Geddes points to a study carried out by the General Services Administration, the largest landlord in the USA. Wanting to establish whether designing more daylight into its buildings made any difference to the health of those working inside them, the bosses worked with Mariana Figueiro at the Lighting Research Centre in New York. They assessed the mood and sleep of workers in three buildings that had been designed with daylight in mind, and one that hadn’t.
“They found that those who received a large amount of light in the daytime slept better the following night and had improved mood,” says Geddes. Staggeringly, those exposed to bright morning light between 8am and noon took on average 18 minutes to fall asleep at night, compared to 45 minutes in the low light exposure group. They also slept around 20 minutes longer.
“If people are sleeping better, they’ll be happier and performing better,” says Geddes. “The right lighting could also reduce absenteeism, because it would improve people’s sleep, which has health benefits.”
So, what does this all mean for our working day?
“Office workers need to be exposed to more light in the day, to strengthen our circadian rhythms,” explains Geddes. “If your office is dim, try to get outdoors as much as you can. Cycle or walk to work if you’re able.
“Inside the office, try to get a desk by a window. A lot of circadian biologists also use a SAD lamp on their desk, to try to get more bright light. It’s crucial to think about how much light is actually getting into your eyes – desk lighting that you can switch on yourself is a good idea.”
But Geddes is quick to add that it’s also essential to ensure staff understand how their lighting system works, so they don’t unwittingly disrupt their circadian rhythms.
“You need to educate workers about why they need those lights, and how to use them effectively,” she says. “A bright desk lamp is great for increasing your light exposure in the day, but you don’t want people to have them on at 8pm when they’re trying to meet a deadline.”
Geddes also urges us to be mindful of window blinds, saying, “Often the sun is shining into one person’s face, so they pull the blinds across and it impacts on everyone else. To mitigate this, consider installing blinds that don’t cover the entire window space and instead just block out the extreme sunlight, without depriving everyone else.”
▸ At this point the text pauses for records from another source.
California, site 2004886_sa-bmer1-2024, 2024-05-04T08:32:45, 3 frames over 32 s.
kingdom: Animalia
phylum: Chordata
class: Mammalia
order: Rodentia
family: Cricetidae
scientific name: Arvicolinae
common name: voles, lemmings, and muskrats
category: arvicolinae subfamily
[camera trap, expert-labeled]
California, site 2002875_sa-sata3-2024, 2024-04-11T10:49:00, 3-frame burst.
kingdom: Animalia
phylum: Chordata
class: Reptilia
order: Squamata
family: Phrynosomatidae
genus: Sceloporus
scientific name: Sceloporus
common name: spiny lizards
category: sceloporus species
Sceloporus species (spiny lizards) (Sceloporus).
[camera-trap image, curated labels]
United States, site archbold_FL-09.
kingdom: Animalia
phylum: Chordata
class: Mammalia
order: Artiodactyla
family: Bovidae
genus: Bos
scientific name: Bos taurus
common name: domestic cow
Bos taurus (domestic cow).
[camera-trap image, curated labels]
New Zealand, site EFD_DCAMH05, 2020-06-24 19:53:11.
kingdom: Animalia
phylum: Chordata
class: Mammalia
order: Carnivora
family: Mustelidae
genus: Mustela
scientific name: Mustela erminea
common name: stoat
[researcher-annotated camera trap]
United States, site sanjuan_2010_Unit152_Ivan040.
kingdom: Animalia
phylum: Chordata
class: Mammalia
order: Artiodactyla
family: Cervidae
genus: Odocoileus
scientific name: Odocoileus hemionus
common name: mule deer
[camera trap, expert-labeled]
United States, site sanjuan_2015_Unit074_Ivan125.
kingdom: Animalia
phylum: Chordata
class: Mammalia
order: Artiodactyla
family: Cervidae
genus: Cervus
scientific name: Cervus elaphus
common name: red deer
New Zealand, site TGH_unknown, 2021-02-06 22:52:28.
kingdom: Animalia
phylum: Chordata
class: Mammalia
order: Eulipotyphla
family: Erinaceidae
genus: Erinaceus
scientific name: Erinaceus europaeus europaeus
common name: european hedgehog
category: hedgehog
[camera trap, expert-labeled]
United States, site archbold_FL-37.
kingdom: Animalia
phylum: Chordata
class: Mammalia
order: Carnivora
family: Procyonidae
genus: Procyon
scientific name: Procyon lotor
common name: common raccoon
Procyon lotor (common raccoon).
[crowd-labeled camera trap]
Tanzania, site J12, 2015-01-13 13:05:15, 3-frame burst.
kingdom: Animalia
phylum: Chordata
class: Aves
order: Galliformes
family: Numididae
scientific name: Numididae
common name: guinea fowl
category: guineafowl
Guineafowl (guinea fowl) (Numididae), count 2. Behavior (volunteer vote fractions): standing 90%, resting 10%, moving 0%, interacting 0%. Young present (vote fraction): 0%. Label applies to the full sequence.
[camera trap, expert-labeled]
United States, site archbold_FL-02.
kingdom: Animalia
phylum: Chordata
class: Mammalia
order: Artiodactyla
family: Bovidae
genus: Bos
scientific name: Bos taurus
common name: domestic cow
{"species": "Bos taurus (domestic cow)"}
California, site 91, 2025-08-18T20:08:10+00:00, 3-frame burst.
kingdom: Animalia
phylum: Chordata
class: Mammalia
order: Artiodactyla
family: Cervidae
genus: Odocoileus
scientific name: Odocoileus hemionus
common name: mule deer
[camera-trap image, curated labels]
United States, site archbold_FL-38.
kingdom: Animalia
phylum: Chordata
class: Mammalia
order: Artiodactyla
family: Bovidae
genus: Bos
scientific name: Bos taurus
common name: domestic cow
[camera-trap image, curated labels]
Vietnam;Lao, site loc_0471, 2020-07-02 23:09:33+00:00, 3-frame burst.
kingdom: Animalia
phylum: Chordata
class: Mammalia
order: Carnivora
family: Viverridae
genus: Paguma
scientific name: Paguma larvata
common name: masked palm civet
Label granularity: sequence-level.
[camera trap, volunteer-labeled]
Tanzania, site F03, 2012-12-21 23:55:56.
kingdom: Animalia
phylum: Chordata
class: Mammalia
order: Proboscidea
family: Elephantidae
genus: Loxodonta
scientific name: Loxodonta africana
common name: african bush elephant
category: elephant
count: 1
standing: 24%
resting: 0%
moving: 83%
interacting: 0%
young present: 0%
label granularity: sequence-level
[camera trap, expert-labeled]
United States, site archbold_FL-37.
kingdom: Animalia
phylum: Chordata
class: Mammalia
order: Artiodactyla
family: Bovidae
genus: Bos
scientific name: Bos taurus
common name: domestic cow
From an office design perspective, she highlights the placement of meeting rooms and lunch spaces.
“Position people near windows, and move photocopiers and bookcases towards the centre of the office,” she says. “It’s important to ensure meeting rooms have good light, as well as areas where staff stop for breaks and lunch.”
Of course, if you struggle to go to sleep and wake up, there are measures you can take to encourage your body to release the sleep-inducing hormone, melatonin. This is something Geddes herself has experimented with.
“I tried dimming the lights in the evening – even living by candlelight – and exposing myself to more light in the daytime,” she says. “I noticed that I started to become more lark-like. I woke up raring to go. If you struggle with the mornings, it’s really important to get up, open the curtains and start seeing light.”
Interestingly, Geddes also suggests that employers could benefit if they are flexible when it comes to accommodating staff sleep patterns. Evidence suggests some of us are natural night owls, whereas others are larks.
“There’s a need for a greater appreciation of these differences,” she says. “You can’t choose if you’re a lark or night owl – some people will be more productive in the morning and some in the evening.
Ideally people should be allowed to work the hours that suit them.”